Letters to the Editor.
An Ounce of Prevention
While the cover of the Fall 2006 Endeavors magazine gave a promise into new insights on addiction and cancer, and the title, Cancer and Addiction in the Year 2050, suggested that in another forty-four years, we could expect substantial in-roads into cancer reduction through addiction research, the truth of the matter is that: 1) the major research has already been done, and we know the answer already; and 2) the gains to be made in prevention have and will dwarf the gains to be made in treatment for the next four decades. What is most remarkable is that the article ignored the fact that tobacco addiction is responsible for more cancer deaths than any other cancer, and it kills more people in North Carolina and the United States annually than alcohol, motor vehicle crashes, suicides, illegal drugs, and homicides combined.

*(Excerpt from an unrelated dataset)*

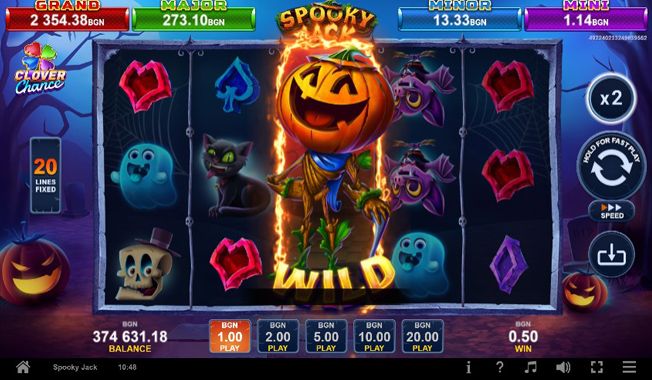 Spooky Jack-gallery-0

Tobacco addiction is the one cause of cancer for which truly effective treatment paradigms exist now — prevention and advocacy — policy measures to raise tobacco excise taxes, regulatory measures to promote clean indoor air free of secondhand smoke, education and promotion of 1-800-QUITNOW quitlines to help those addicted quit, and much more. What is simply missing is the political resolve and moral leadership to do what needs to be done. Endeavors readers deserve to hear this unequivocal message now, because in forty-four years, over 400,000 North Carolinians will have died from preventable cancers of the lung, larynx, mouth and esophagus. It is up to each and everyone of us to intervene.
—Adam O. Goldstein, MD, MPH
Goldstein is associate professor of family medicine at UNC and the director of Carolina's Tobacco Prevention and Evaluation Program.